EXERCISE DIRECTIONS →
Nothing but the exact text of the entries should appear in your answer; pictures stay out.

EXTRACTED RECORDS →
□ □ □
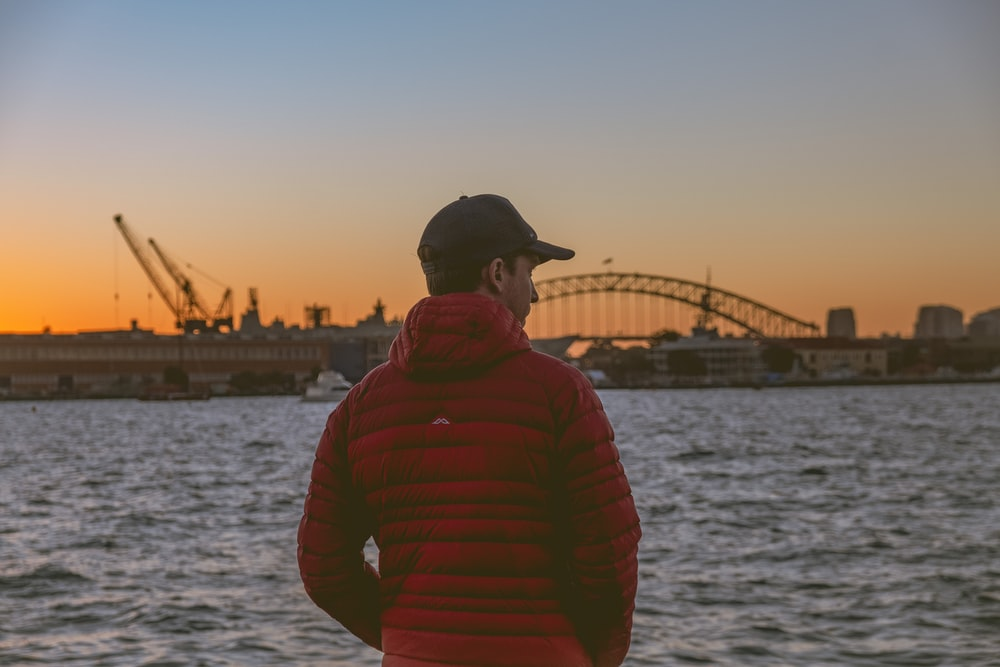 man in red hoodie standing near body of water during daytime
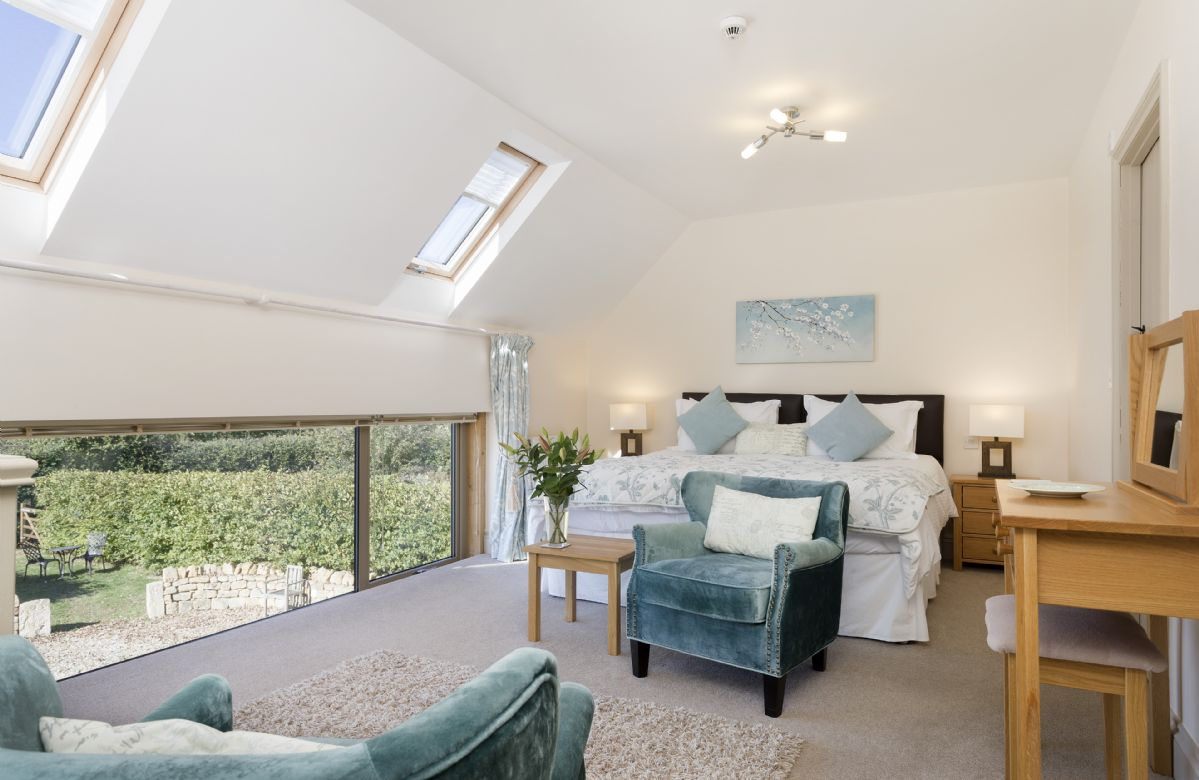 The Byre: First floor bedroom with 6' super king bed, seating area and en-suite bathroom
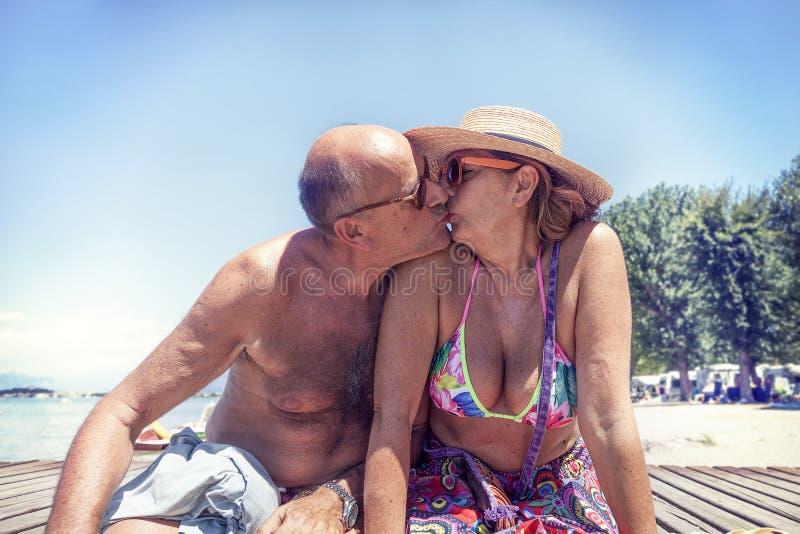 Ritratto delle coppie mature moderne che baciano in costume da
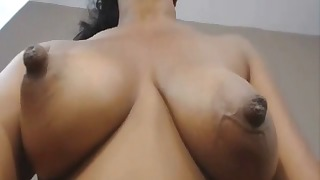 Mature big breasted ebony gets nude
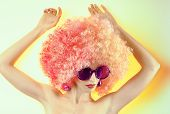 image of provocative  - Portrait of Fashion nude girl in fashionable sunglasses with trendy afro hairstyle - JPG
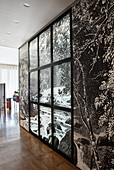 Partition wall covered with black-and-white photo mural and window frames in open-plan interior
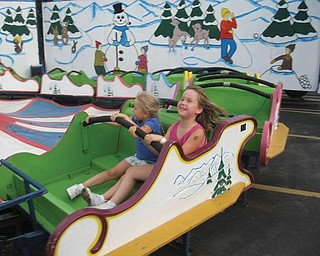 Julianna and Madison Hornikel enjoy this ride at St. Luke's Festival.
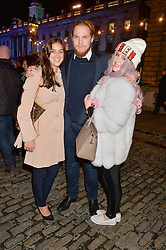 Left to right, BIANCA TRISTAO, HAMISH KHAYAT and his sister HELENA KHAYAT at Skate at Somerset House in association with Fortnum & Mason held on 10th November 2014.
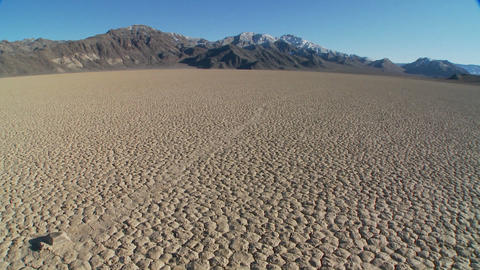 The mysterious rocks which race across the dry lakebed known as the Racetrack in Death Valley Footage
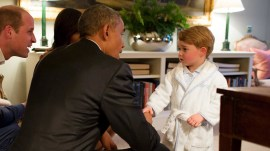 Prince George stays up past his bedtime to greet Obama
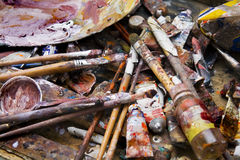 Palette. Old palette with brushes and paint tubes royalty free stock photo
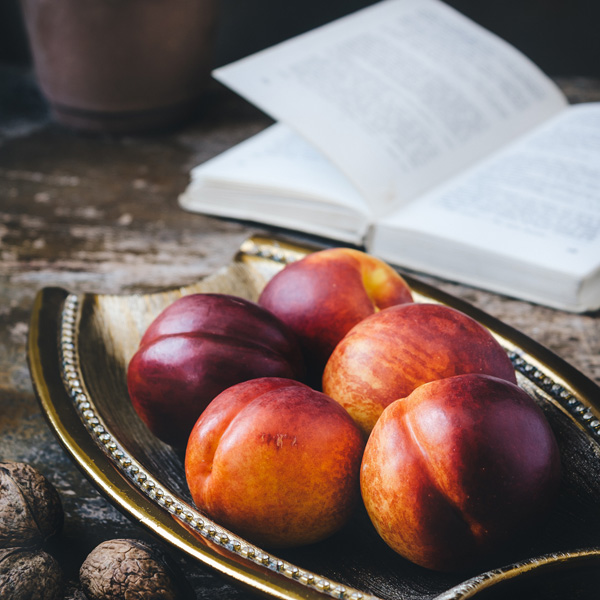 Fruit on a plate with a book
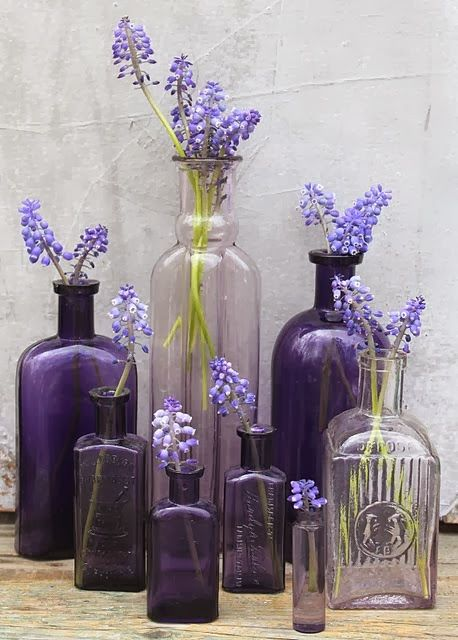 different shades of green and purple glass... filled with greens, babys breathe and lavender ?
□ □ □
RESULT OF THE TASK →
 man in red hoodie standing near body of water during daytime
 The Byre: First floor bedroom with 6' super king bed, seating area and en-suite bathroom
 Ritratto delle coppie mature moderne che baciano in costume da
 Mature big breasted ebony gets nude
 image of provocative  - Portrait of Fashion nude girl in fashionable sunglasses with trendy afro hairstyle - JPG
 Partition wall covered with black-and-white photo mural and window frames in open-plan interior
 Julianna and Madison Hornikel enjoy this ride at St. Luke's Festival.
 Left to right, BIANCA TRISTAO, HAMISH KHAYAT and his sister HELENA KHAYAT at Skate at Somerset House in association with Fortnum & Mason held on 10th November 2014.
 The mysterious rocks which race across the dry lakebed known as the Racetrack in Death Valley Footage
 Prince George stays up past his bedtime to greet Obama
 Palette. Old palette with brushes and paint tubes royalty free stock photo
 Fruit on a plate with a book
 different shades of green and purple glass... filled with greens, babys breathe and lavender ?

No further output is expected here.